# anky rolkur



## Magic (Jan 4, 2008)

omg, I thought becasue Anky invented it, that when she does it, It's not that bad, but this is bad:









poor horse!


----------



## koomy56 (Jan 19, 2008)

Pretty sad, for sure.  I can't even imagine. I, personally, do not respect her as a rider for this very reason. Also, I came acrossed a video of her warming up and she was so aweful to her horse and then she prances into the ring like she's really perfect. I dont get it.


----------



## kitten_Val (Apr 25, 2007)

Magic, sorry for my uneducated question (I'm not english and especially dressage person in any ways), but can you explain what is wrong?


----------



## Magic (Jan 4, 2008)

kitten_Val said:


> Magic, sorry for my uneducated question (I'm not english and especially dressage person in any ways), but can you explain what is wrong?


No problem!

Ok, so "rolking" is a method of dressage riding that she invented. If you look at the horse's head it is being hyper-flexed (It really messes up the horses back, spine, and neck).


----------



## Dumas'_Grrrl (Apr 2, 2008)

:twisted: :twisted: :twisted: That so wrong wrong wrong!!!


----------



## Abby (Nov 26, 2007)

Horse being warmed up in a Rolkur if no one as ever seen it:

http://www.youtube.com/watch?v=YODFSUs8_zw&feature=PlayList&p=E5F2368118F2B2E0&index=2


----------



## JustDressageIt (Oct 4, 2007)

Magic said:


> kitten_Val said:
> 
> 
> > Magic, sorry for my uneducated question (I'm not english and especially dressage person in any ways), but can you explain what is wrong?
> ...


I really hate defending this EVERY time it comes up.... but the Rollkur is supposed to be brief (10 seconds, max) hyperflexion followed IMMEDIATELY by letting the horse stretch its neck down to the ground. 
Unfortunately the top riders have made it cruel by making their horses maintain the Rollkur for 10+ minutes without a break.
It's not meant to be used this way, and I think that if it was used correctly it could be very effective - I would use it, and probably will when Maia has more training on her.


----------



## koomy56 (Jan 19, 2008)

JDI: What would you say this method is used for, and why would you be using it? We all know what it does, but what's the goal?


----------



## JustDressageIt (Oct 4, 2007)

koomy56 said:


> JDI: What would you say this method is used for, and why would you be using it? We all know what it does, but what's the goal?


It creates a deeper flexion, and encourages the horse to really round their back and work through themselves - again, this is very brief, but think of holding a fairly uncomfortable position (think the pilates V shape) for a short period of time - it does have its benefits. 
It also teaches the horse to yield its jaw. 
The rollkur is also known as "Deep" or "Deep and round". With the horse being hyperflexed like this, it really makes horse horse's back work, and does build topline.


----------



## kitten_Val (Apr 25, 2007)

Magic said:


> Ok, so "rolking" is a method of dressage riding that she invented. If you look at the horse's head it is being hyper-flexed (It really messes up the horses back, spine, and neck).


Oh, I see... Somehow I was thinking you are talking about bit she's using . Yes I agree horse head position looks really ugly and unnatural.


----------



## HeidiNorway (Apr 11, 2008)

I don't like rollkur at all. But some people says it is for streching the horses back and neck for only a minute. But if it is so, why don't do it like this:


----------



## Kyani (Apr 30, 2007)

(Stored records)
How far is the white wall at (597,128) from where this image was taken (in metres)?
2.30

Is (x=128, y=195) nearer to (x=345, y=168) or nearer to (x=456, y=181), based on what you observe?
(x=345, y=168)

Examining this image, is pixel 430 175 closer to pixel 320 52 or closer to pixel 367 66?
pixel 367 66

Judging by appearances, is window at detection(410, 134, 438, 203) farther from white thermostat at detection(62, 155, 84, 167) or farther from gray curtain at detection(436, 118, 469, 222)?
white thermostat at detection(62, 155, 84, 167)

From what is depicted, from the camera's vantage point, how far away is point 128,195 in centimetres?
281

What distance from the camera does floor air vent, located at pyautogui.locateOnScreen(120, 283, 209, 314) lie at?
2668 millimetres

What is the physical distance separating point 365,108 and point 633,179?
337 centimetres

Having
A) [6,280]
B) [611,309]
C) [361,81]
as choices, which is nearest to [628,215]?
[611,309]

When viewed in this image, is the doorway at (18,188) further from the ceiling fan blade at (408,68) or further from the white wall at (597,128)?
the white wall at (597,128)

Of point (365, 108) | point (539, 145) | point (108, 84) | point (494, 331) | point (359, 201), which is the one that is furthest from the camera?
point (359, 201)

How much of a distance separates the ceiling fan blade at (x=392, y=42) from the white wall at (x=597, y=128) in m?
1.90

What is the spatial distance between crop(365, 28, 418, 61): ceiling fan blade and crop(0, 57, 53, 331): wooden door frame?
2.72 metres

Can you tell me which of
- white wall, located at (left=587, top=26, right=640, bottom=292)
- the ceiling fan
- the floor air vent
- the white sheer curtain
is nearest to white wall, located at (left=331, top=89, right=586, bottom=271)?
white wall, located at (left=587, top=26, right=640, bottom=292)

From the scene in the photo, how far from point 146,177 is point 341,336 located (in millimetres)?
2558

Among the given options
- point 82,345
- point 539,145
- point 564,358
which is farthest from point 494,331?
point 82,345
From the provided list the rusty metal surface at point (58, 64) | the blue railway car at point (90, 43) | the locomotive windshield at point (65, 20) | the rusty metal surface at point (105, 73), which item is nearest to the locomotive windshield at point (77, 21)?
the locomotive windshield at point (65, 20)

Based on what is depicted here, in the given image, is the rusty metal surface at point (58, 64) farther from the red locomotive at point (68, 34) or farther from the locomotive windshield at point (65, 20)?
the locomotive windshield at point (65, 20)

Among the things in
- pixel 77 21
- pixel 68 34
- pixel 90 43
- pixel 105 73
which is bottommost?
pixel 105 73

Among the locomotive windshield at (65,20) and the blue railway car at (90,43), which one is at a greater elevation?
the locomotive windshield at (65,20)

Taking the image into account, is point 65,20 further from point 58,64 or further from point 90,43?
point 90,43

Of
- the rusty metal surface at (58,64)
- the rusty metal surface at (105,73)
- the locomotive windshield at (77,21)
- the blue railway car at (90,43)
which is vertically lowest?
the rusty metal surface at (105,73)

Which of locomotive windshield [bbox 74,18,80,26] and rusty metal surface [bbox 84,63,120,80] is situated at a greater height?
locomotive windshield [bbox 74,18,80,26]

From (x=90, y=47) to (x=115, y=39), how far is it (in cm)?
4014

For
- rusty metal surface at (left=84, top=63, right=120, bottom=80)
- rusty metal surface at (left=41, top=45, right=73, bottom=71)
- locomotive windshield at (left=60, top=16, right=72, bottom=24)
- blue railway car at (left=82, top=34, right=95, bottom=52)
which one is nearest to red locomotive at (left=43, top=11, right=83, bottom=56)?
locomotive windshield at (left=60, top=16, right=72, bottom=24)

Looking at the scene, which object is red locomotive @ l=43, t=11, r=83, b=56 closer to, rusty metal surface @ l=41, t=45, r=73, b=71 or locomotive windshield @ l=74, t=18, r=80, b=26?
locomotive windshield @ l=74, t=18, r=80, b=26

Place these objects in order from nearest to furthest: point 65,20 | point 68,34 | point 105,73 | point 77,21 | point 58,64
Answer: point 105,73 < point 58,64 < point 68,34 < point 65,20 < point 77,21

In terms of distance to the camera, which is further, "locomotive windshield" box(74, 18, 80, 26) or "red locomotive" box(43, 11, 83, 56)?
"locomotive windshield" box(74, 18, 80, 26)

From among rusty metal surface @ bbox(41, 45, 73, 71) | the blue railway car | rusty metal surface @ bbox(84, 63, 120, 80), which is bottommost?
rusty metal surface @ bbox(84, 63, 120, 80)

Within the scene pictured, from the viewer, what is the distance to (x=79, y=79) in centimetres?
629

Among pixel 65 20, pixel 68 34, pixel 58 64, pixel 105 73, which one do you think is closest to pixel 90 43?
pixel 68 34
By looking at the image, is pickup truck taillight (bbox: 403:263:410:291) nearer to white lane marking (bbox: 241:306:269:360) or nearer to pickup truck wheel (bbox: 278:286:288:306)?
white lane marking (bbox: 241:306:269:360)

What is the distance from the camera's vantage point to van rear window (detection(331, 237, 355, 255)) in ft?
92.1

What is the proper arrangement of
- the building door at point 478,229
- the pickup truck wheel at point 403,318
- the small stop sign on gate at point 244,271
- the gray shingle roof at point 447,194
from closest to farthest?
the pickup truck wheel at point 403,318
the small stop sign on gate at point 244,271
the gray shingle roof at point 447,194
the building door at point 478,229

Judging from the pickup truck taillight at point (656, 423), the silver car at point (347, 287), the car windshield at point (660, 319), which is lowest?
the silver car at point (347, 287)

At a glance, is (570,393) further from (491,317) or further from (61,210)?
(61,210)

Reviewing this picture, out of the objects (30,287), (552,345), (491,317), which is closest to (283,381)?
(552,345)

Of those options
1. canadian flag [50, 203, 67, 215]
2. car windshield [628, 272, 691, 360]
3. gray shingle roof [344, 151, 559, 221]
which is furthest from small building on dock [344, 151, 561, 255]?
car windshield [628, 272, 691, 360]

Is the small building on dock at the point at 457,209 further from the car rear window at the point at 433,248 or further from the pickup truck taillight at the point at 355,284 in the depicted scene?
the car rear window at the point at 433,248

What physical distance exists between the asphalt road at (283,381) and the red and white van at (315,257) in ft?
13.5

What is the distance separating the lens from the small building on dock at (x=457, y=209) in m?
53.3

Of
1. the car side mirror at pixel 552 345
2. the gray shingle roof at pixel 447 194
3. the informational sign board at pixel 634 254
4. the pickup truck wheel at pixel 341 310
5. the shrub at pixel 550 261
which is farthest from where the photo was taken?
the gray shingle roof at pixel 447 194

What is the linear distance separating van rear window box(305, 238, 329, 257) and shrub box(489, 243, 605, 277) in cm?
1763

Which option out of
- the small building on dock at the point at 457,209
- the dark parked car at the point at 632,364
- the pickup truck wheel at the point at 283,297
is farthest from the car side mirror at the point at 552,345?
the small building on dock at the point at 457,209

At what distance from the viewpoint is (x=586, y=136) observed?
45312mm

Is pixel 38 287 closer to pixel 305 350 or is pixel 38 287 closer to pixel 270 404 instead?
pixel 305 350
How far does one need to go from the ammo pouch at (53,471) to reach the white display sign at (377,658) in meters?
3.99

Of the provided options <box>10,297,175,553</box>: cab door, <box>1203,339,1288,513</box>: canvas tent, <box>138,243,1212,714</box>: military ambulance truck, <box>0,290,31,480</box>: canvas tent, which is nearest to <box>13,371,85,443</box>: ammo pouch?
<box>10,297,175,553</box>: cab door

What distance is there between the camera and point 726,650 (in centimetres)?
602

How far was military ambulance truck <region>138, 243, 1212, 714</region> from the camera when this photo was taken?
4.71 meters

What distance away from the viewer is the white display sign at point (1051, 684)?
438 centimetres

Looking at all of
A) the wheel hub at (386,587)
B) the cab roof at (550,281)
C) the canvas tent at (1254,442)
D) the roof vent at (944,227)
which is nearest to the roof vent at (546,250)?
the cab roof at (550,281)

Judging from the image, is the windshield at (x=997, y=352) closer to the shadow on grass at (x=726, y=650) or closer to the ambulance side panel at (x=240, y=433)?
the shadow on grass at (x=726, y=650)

- **Exercise set**:
- A) Answer these questions about the rollkur thread:
(i) According to JustDressageIt, what is the maximum length of time the hyperflexion is supposed to last?
(ii) What other names for the rollkur does the thread give?
(iii) What did kitten_Val first think Magic was talking about?
- B) Carry on the forum thread about rollkur from the point where it stops.

- **The responses**:
- A)
(i) 10 seconds.
(ii) "Deep" or "Deep and round."
(iii) The bit she was using.

- B)
I agree with JustDressageIt to some degree. As in, what she said is totally RIGHT, but it's despicable what riders tend to do with rollkur once they discover it. The number who totally misunderstand the principle of having the horse yield like this ONLY FOR A MOMENT is ridiculous and almost all seem to abuse it terribly. The name rollkur has come to mean exactly what Anky does - use the method to an abusive and cruel degree. When I see the world 'rollkur', this is what I think of, not the proper way of people using it.

It's disgusting, especially coming from a 'top' rider who should know better. Not to mention she's sooooooo fashionable everyone feels the need to defend her and copy her methods.


----------



## koomy56 (Jan 19, 2008)

I just see it destroying the balance and 'uplift' in the front to engage the hind to have true balance, power, forwardness, etc. You do not need to force a horse's nose to its chest to stretch its back or develop its topline. There are much more humane and classical ways to do so without doing something that strains the horse to that extent. Even if done briefly, it makes a 'break' in the horse as a whole unit. Once you start putting those breaks in the horse it's tough to get them as one piece again, as some of you may know. A horse needs to be 'ridden to the bit' in order to gain true collection, forward, and balance most of all. If you go to such an extreme to make the horse use its back and develop a topline, in my opinion you have missed a few steps prior.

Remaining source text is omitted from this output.